__DATASET RECORDS__:
......
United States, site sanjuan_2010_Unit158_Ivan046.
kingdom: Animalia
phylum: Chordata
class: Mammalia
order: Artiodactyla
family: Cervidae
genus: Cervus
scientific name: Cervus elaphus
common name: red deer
......
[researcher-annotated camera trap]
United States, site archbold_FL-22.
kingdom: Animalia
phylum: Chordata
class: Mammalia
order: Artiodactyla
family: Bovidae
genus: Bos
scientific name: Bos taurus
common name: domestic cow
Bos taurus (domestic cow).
......
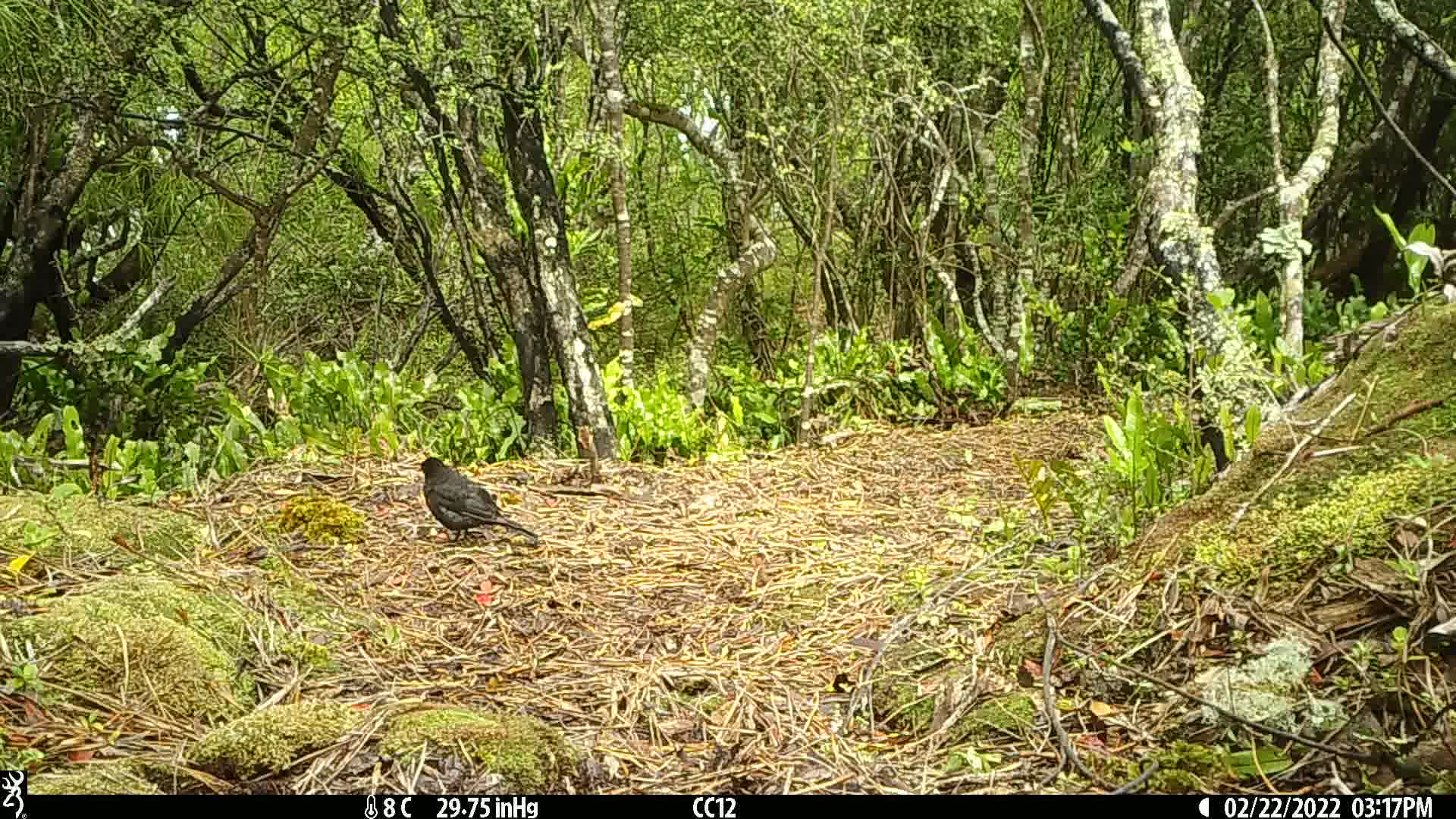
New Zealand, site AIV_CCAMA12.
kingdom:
......
__WORK TO COMPLETE__: Look through the entries and return each line that has the word "United" in it.

__SOLUTION TO THIS TASK__:
United States, site sanjuan_2010_Unit158_Ivan046.
United States, site archbold_FL-22.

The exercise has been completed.